Two recent clinical trials provide evidence that interleukin-17 (IL-17) and its receptor are viable targets to treat psoriasis.

In one of these phase 2, randomized, double-blind trials, Kim Papp et al. (N. Engl. J. Med. 366, 1181–1189) tested different doses of brodalumab, a monoclonal antibody against the IL-17 receptor A, or placebo in 198 patients with psoriasis. In a separate trial, Craig Leonardi et al. (N. Engl. J. Med. 366, 1190–1199) treated 142 people with psoriasis with placebo or different doses of ixekizumab, a monoclonal antibody that directly targets IL-17.

After 12 weeks of treatment, both teams reported that the antibody-treated patients showed statistically significant improvements on the psoriasis area-and-severity index, a scale commonly used to quantify disease progression. Moreover, the safety profile of both antibodies was satisfactory.

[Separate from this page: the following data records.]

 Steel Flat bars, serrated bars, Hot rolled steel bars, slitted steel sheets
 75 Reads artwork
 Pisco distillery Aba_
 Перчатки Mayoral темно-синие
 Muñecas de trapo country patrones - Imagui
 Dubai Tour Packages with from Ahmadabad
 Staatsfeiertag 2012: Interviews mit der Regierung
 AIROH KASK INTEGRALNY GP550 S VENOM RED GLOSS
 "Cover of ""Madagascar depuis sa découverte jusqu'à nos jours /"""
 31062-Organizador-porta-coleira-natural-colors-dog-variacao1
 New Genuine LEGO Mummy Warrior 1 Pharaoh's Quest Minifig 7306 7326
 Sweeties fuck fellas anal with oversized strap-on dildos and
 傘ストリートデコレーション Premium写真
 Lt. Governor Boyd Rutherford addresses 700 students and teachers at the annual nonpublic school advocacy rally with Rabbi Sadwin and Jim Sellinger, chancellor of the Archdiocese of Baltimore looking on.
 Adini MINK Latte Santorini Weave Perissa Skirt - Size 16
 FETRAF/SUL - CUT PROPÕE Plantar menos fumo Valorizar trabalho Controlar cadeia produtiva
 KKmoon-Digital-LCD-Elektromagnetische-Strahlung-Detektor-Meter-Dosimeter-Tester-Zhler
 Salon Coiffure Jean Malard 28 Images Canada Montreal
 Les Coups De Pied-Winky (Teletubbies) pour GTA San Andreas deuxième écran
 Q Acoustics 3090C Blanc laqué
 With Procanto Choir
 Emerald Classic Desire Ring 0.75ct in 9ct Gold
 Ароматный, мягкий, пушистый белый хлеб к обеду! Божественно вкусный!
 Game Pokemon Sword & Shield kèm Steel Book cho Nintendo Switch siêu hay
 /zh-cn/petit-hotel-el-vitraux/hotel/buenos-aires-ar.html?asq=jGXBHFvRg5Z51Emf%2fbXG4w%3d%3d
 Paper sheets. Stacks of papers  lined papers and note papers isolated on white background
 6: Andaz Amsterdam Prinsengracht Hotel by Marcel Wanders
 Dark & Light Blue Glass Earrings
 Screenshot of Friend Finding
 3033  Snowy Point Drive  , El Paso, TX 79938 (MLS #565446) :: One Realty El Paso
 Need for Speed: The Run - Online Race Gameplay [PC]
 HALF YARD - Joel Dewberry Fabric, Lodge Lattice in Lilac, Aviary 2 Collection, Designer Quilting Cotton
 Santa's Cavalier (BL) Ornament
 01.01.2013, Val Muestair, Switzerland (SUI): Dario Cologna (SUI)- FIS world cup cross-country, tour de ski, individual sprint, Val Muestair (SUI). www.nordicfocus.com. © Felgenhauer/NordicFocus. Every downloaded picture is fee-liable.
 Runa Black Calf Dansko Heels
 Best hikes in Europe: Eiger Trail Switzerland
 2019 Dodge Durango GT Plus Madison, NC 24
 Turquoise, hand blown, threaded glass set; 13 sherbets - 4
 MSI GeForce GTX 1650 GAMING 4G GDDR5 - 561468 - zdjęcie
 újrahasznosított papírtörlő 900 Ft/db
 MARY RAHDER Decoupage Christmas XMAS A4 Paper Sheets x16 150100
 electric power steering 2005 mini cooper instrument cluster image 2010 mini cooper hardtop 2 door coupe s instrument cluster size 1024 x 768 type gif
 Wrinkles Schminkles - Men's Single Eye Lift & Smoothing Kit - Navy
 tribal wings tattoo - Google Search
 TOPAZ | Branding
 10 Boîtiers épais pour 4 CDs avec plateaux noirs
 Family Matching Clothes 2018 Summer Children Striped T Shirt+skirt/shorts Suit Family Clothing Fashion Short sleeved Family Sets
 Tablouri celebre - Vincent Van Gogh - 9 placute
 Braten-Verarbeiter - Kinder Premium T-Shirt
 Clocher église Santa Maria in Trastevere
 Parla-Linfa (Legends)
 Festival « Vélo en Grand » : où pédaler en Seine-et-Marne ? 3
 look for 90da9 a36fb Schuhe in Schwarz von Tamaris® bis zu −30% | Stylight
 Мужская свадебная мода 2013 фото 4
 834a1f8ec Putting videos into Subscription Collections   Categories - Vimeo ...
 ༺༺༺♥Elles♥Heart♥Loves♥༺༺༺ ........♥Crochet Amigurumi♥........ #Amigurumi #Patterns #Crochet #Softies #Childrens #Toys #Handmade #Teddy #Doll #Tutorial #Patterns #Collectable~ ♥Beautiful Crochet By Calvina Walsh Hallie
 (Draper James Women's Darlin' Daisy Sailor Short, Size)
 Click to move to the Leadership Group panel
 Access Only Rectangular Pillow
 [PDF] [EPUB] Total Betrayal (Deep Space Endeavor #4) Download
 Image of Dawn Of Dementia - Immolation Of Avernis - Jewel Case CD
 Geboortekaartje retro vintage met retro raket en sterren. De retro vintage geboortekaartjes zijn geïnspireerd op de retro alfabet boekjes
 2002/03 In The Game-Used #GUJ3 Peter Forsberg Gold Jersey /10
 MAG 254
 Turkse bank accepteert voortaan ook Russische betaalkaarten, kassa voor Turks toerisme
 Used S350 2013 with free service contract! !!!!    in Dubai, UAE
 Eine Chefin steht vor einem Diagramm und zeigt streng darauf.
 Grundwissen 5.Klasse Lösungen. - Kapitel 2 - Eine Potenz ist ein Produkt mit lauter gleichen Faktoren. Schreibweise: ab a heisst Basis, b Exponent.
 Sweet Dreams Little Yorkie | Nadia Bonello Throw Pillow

Antibodies against other cytokines such as IL-12 and IL-23 are effective against psoriasis, acting at least in part by reducing the production of IL-17 and the generation of T helper type 17 immune responses. The clinical development of IL-17–targeting molecules may nevertheless be advantageous in terms of selectivity, as inhibiting the IL-12/IL-23 axis can also affect T helper type 1 responses, which are important in fighting infection. Phase 3 clinical trials will be necessary to establish the long-term safety and efficacy of brodalumab and ixekizumab.